Matthew 5:6 says, "Blessed are those who hunger and thirst for righteousness, for they shall be filled." I recently went to Shiloh in Israel. For nearly four centuries, the House of the Lord was there before David moved the capital to Jerusalem and his son, Solomon, built the Temple. Today archaeologists are working on confirming the site where the Tabernacle once stood. Our group prayed at what is believed to be the Tabernacle entrance, in the area where barren Hannah poured out her soul to the Lord. We poured out our souls to the Lord there also, asking that He would answer the barrenness in our own hearts and make this centennial year for the Assemblies of God an unparalleled season of fruitfulness.
Amid prosperity and growth we must avoid the danger of the Laodicean church, which said, "I am rich; I have acquired wealth and do not need a thing" (Rev. 3:17, NIV). Their attitude was the exact opposite of hunger. When believers and church bodies are no longer hungry for the Lord or even hungry to be used by Him, decay sets in.

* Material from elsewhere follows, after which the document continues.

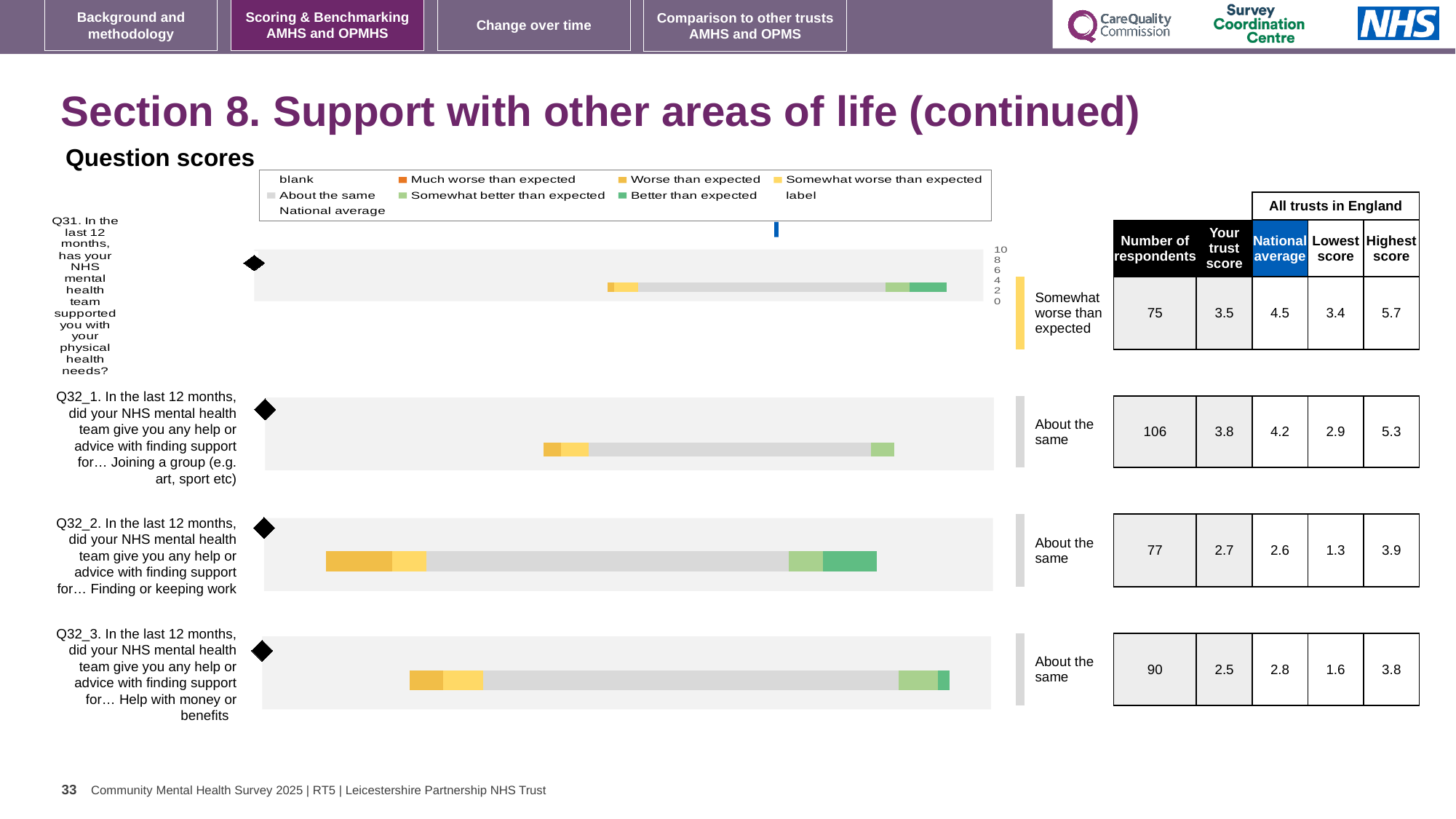
For Q32_2 (finding or keeping work), which is larger: the trust score or the national average? the trust score What is the number of respondents for Q31 (support with physical health needs)? 75 What is the highest score among all trusts in England for Q32_3 (help with money or benefits)? 3.8 Which question has the lowest trust score? Q32_3 (help with money or benefits) What kind of chart is used to show the question scores on this slide? bar chart What is the national average for Q32_2 (help with finding or keeping work)? 2.6 What is the trust score for Q32_1 (help with joining a group)? 3.8 How many questions (bars) are plotted on the slide? 4 What is the difference between the national average and the trust score for Q31? 1.0 Which question has the highest number of respondents? Q32_1 (joining a group) What benchmark category is shown for Q31 (support with physical health needs)? Somewhat worse than expected What is the lowest score among all trusts in England for Q32_1 (joining a group)? 2.9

I had the privilege of ministering at New Life Assembly of God in Chennai, India. Pastor David Mohan began that church in 1973 with only seven people. Now they average about 50,000 each Sunday. If you go there, you discover that on the bottom floor of their church facility there are prayer rooms. Twenty-four hours a day, every day, people are praying. It's no wonder the church has grown and the Lord continues to confirm His word with signs that follow!
As a Pentecostal/charismatic movement, we treasure the baptism in the Holy Spirit and our freedom of praying in the Spirit with languages we didn't learn. But Spirit baptism is an initial event meant to propel us into empowerment to bear witness. There must not only be initial evidence of being baptized in the Spirit; there must be continuing evidence of a Spirit-empowered life.
A Pentecostal church that is not reaching people for Jesus is a contradiction in terms. We were never formed to be a small group that gathers and says, "Here we are, Lord—bless us." No! Like Abraham, we are called to bless the world. There is a great, unfinished Commission to take the gospel to all the unreached peoples of the earth. If we are not hungry for more of Him, we will not be effective in that task.
We must also avoid being hungry for the wrong things. Some just want to be thrilled at unusual phenomena or extrabiblical revelation. Because of this, the Pentecostal movement has often collected a strange assortment of teachings. In fact, even back in 1914, a Pentecostal publication then compared the movement to a gas street lamp on a summer night that attracts "all manner of bugs."
In the Assemblies of God we have sought to be guided by the analogy that the Spirit is a river and the banks of the river are the Scriptures. If the river is dry, then the church is not effective; but if the river overflows the banks, terrible damage is done. In the past 100 years, we've seen in the Pentecostal and charismatic movements both drought and destructive floods. The river does its fertilizing, life-giving work when it is strongly flowing within the boundaries of Scripture. We seek not what is new, but what is true! We seek not the sensational, but the Savior! And He desires to keep filling us with the Spirit so we are effective for Him!
Hunger is at the very core of our Pentecostal experience. During the Azusa Revival, there were many churches, good preachers, stirring liturgical services and solid fundamentalistic doctrine. But these Azusa pioneers were driven by a hunger not to know about God, but to know God; not to hear about God, but to hear God. They wanted to know the Lord in His fullness—thus, the term full gospel. They took to heart what Jesus declared about the Spirit: that any who believed in Jesus could have streams of living water flow from within him (John 7:37-39).
They came to the Mission on Azusa Street expecting an encounter with God Himself. That expectancy and the reality of God's presence made them oblivious to things that seem to matter so much today: well-appointed sanctuaries, neatly packaged services, "star-quality" speakers, homogeneity and upward mobility in the members of the congregation, social recognition and acceptance.
May it be said of us in our day, "They hunger for the Lord and hunger to reach this world for Christ."